The collection in her hands scattered on the ground as Julia leapt back, her heart fluttering in her chest.
“W—Who’s there?” she stammered.
The pause was just long enough for Julia to become convinced she’d imagined the voice. And then it spoke again.
“I won’t give you my name, but you may call me Magpie if that pleases you.”
Julia peered into the impossibly black space the voice seemed to echo out of. She got the distinct impression something was peering right back. Her eyes darted from the hollow to the glinting things on the ground.
“Why do you have my stuff?” she asked.
“They’re mine. You gave them to me because we’re friends.” There was a slow cadence to Magpie’s voice, as if each word were chosen with great care. “We are still friends, are we not?”
She didn’t say the word out loud. Perhaps if she had, she’d question the absurdity of having struck up a friendship with a tree, or with the something that lived inside one. Or perhaps she didn’t question it because she could feel the truth of it in her very bones.
Friend. My friend.
Fresh tears fell, dotting the collection at her feet, and this time they didn’t sting her eyes.
“You shouldn’t leave them on the ground,” Magpie said.
“Oh, I’m sorry.”
Julia dropped to her knees and gathered up the fallen spare change and misplaced jewelry, replacing each one on the lip of the hollow.

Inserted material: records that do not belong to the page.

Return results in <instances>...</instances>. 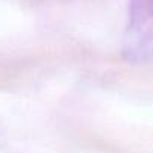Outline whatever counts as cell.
<instances>
[{
  "instance_id": "obj_1",
  "label": "cell",
  "mask_w": 153,
  "mask_h": 153,
  "mask_svg": "<svg viewBox=\"0 0 153 153\" xmlns=\"http://www.w3.org/2000/svg\"><path fill=\"white\" fill-rule=\"evenodd\" d=\"M123 54L131 62L153 59V0H131Z\"/></svg>"
}]
</instances>
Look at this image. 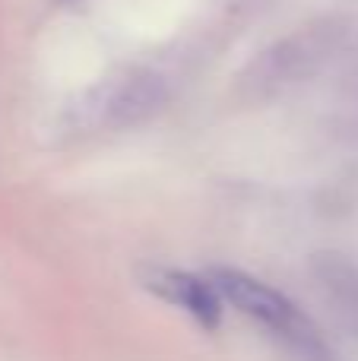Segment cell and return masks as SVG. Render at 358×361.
Wrapping results in <instances>:
<instances>
[{"instance_id":"cell-1","label":"cell","mask_w":358,"mask_h":361,"mask_svg":"<svg viewBox=\"0 0 358 361\" xmlns=\"http://www.w3.org/2000/svg\"><path fill=\"white\" fill-rule=\"evenodd\" d=\"M209 282L222 295V301H228L247 320L264 326L266 336H273L298 361H333L323 336L311 324V317H304L295 301H289L273 286L241 273V269H226V267L209 269Z\"/></svg>"},{"instance_id":"cell-2","label":"cell","mask_w":358,"mask_h":361,"mask_svg":"<svg viewBox=\"0 0 358 361\" xmlns=\"http://www.w3.org/2000/svg\"><path fill=\"white\" fill-rule=\"evenodd\" d=\"M146 288L156 298L168 301L171 307H181L194 324H200L203 330H219L222 324V295L216 292V286L209 282V276H194L184 269L171 267H149L140 276Z\"/></svg>"},{"instance_id":"cell-3","label":"cell","mask_w":358,"mask_h":361,"mask_svg":"<svg viewBox=\"0 0 358 361\" xmlns=\"http://www.w3.org/2000/svg\"><path fill=\"white\" fill-rule=\"evenodd\" d=\"M314 279L330 311L340 317L346 330L358 336V267L336 254H323L314 263Z\"/></svg>"},{"instance_id":"cell-4","label":"cell","mask_w":358,"mask_h":361,"mask_svg":"<svg viewBox=\"0 0 358 361\" xmlns=\"http://www.w3.org/2000/svg\"><path fill=\"white\" fill-rule=\"evenodd\" d=\"M162 102V82L156 76H133L114 86L105 95V108H101V121L111 127H127L143 121L152 114Z\"/></svg>"}]
</instances>
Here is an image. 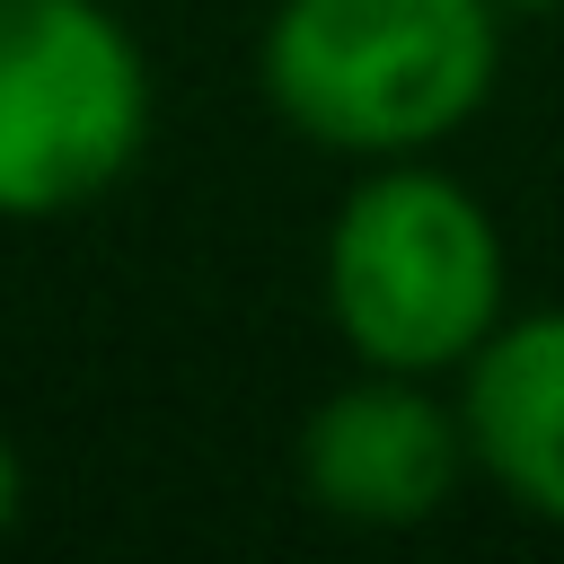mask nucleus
Returning <instances> with one entry per match:
<instances>
[{
	"label": "nucleus",
	"instance_id": "nucleus-1",
	"mask_svg": "<svg viewBox=\"0 0 564 564\" xmlns=\"http://www.w3.org/2000/svg\"><path fill=\"white\" fill-rule=\"evenodd\" d=\"M256 70L317 150L414 159L494 97L502 0H282Z\"/></svg>",
	"mask_w": 564,
	"mask_h": 564
},
{
	"label": "nucleus",
	"instance_id": "nucleus-2",
	"mask_svg": "<svg viewBox=\"0 0 564 564\" xmlns=\"http://www.w3.org/2000/svg\"><path fill=\"white\" fill-rule=\"evenodd\" d=\"M326 317L370 370H458L485 352L502 326V238L494 212L423 167V159H379L335 203L326 229Z\"/></svg>",
	"mask_w": 564,
	"mask_h": 564
},
{
	"label": "nucleus",
	"instance_id": "nucleus-3",
	"mask_svg": "<svg viewBox=\"0 0 564 564\" xmlns=\"http://www.w3.org/2000/svg\"><path fill=\"white\" fill-rule=\"evenodd\" d=\"M141 132L150 70L106 0H0V220L97 203Z\"/></svg>",
	"mask_w": 564,
	"mask_h": 564
},
{
	"label": "nucleus",
	"instance_id": "nucleus-4",
	"mask_svg": "<svg viewBox=\"0 0 564 564\" xmlns=\"http://www.w3.org/2000/svg\"><path fill=\"white\" fill-rule=\"evenodd\" d=\"M291 458H300V494L352 529L432 520L458 494V467H476L467 414L432 405L414 370H370V379L317 397Z\"/></svg>",
	"mask_w": 564,
	"mask_h": 564
},
{
	"label": "nucleus",
	"instance_id": "nucleus-5",
	"mask_svg": "<svg viewBox=\"0 0 564 564\" xmlns=\"http://www.w3.org/2000/svg\"><path fill=\"white\" fill-rule=\"evenodd\" d=\"M467 449L476 467L529 511L564 529V308L494 326L467 361Z\"/></svg>",
	"mask_w": 564,
	"mask_h": 564
},
{
	"label": "nucleus",
	"instance_id": "nucleus-6",
	"mask_svg": "<svg viewBox=\"0 0 564 564\" xmlns=\"http://www.w3.org/2000/svg\"><path fill=\"white\" fill-rule=\"evenodd\" d=\"M18 494H26V476H18V449H9V432H0V538H9V520H18Z\"/></svg>",
	"mask_w": 564,
	"mask_h": 564
},
{
	"label": "nucleus",
	"instance_id": "nucleus-7",
	"mask_svg": "<svg viewBox=\"0 0 564 564\" xmlns=\"http://www.w3.org/2000/svg\"><path fill=\"white\" fill-rule=\"evenodd\" d=\"M502 9H564V0H502Z\"/></svg>",
	"mask_w": 564,
	"mask_h": 564
}]
</instances>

“I enjoy the things you leave in my forest,” Magpie said. “I like the way they shine.”
“Then why did you take the hairbrush?” Julia asked as she picked it up and pulled a pine needle out from between the stiff bristles. She wondered if this was the real reason she’d never thought of the land as hers. Some part of her had always known it already belonged to something else.
“Because he struck you with it,” Magpie said.
Julia’s mouth went dry. Without meaning to, her hand went to her cheek.
“I do not like him here,” Magpie continued. “Why do you allow him to stay?”
It took Julia a moment to unstick her tongue from the roof of her mouth.
“I… I don’t see a way out,” she whispered.
“Would you like one?”
“Would I like what?”
She could hear the smile in Magpie’s voice.
“A way out.”
Julia’s hand curled around the hairbrush like a fist.